New City Catechism Question 23

Q: Why must the Redeemer be truly God?

A: That because of his divine nature his obedience and suffering would be perfect and effective; and also that he would be able to bear the righteous anger of God against sin and yet overcome death.

God raised him up, loosing the pangs of death, because it was not possible for him to be held by it. (Acts 2:24)

Why does this matter?

A strange thought used to cross my mind as a teenager - “If I knew I could save sinners by dying in the same way that Jesus did, would I be willing to go through that?”

Well, this catechism answer makes that thought irrelevant. Even if I was willing to die in the same way that Jesus did, I couldn’t save myself, let alone anyone else.

No mere human would be able to be a sinless, spotless, perfect sacrifice.
The Saviour had to be divine.
No mere human would be able to bear, and fully and effectively satisfy God’s infinite wrath.
The Saviour had to be divine.
No mere human would be able to overcome death after achieving that.
The Saviour had to be divine.

What does this mean for us?

The glorious (mind-boggling) wonder in this, for me, is that the all-powerful God Himself would do this. I guess this reflects my twisted idea of power and authority, which God completely subverts.
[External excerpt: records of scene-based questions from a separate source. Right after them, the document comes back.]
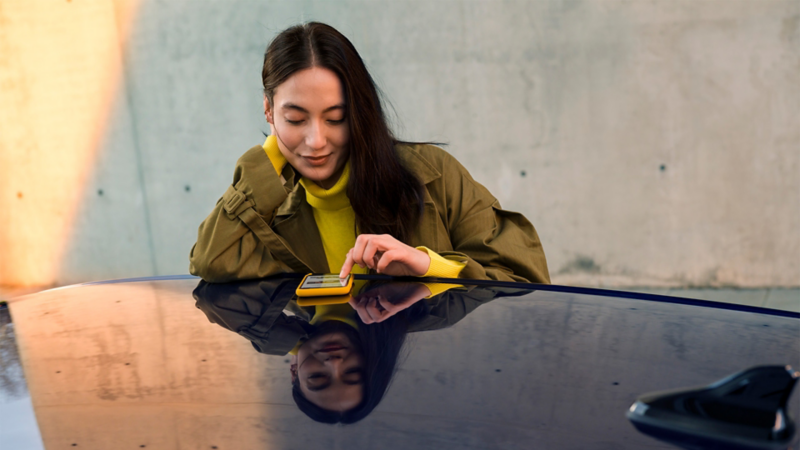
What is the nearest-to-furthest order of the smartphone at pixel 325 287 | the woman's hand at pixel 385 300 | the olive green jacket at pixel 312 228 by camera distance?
the woman's hand at pixel 385 300
the smartphone at pixel 325 287
the olive green jacket at pixel 312 228

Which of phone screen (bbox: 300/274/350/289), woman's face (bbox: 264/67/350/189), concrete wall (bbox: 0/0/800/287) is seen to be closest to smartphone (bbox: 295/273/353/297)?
phone screen (bbox: 300/274/350/289)

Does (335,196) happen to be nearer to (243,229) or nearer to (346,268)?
(243,229)

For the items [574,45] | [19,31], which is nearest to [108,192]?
[19,31]

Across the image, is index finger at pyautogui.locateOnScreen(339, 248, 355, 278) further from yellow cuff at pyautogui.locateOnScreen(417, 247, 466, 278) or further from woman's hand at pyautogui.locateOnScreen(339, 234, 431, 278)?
yellow cuff at pyautogui.locateOnScreen(417, 247, 466, 278)

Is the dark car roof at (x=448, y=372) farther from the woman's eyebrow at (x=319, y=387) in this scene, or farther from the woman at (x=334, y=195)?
the woman at (x=334, y=195)

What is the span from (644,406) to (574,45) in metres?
2.72

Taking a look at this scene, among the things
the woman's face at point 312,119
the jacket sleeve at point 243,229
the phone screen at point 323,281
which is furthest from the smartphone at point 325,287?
the woman's face at point 312,119

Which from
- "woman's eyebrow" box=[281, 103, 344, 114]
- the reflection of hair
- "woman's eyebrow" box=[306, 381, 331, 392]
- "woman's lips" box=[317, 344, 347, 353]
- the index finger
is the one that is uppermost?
"woman's eyebrow" box=[281, 103, 344, 114]

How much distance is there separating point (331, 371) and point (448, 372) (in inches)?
3.6

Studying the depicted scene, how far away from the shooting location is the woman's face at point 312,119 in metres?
1.05

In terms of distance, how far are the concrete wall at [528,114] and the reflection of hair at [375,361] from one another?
7.40ft

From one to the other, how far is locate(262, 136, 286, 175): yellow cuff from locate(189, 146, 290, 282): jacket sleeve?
15mm

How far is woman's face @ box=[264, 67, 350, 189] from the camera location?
105 cm

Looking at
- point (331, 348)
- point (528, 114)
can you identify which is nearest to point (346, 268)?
point (331, 348)
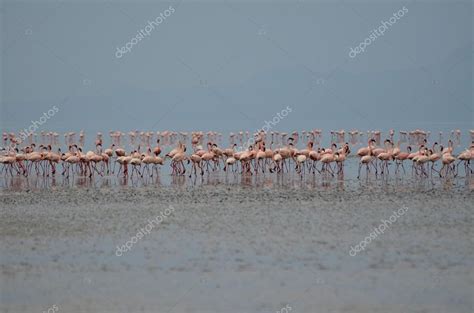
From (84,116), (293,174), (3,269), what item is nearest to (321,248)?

Have this mind among yourselves, which is yours in Christ Jesus, who, though he was in the form of God, did not count equality with God a thing to be grasped, but emptied himself, by taking the form of a servant, being born in the likeness of men. And being found in human form, he humbled himself by becoming obedient to the point of death, even death on a cross. (Philippians 2:5-8)

One can only read this and respond in worship. Let’s have this mind among ourselves, which is ours in Christ Jesus.

May we be struck anew by the wonder that God Himself would save sinners, and worship Him. May we follow Christ, our Redeemer, in humble, self-sacrificial, others-centered commitment to the gospel.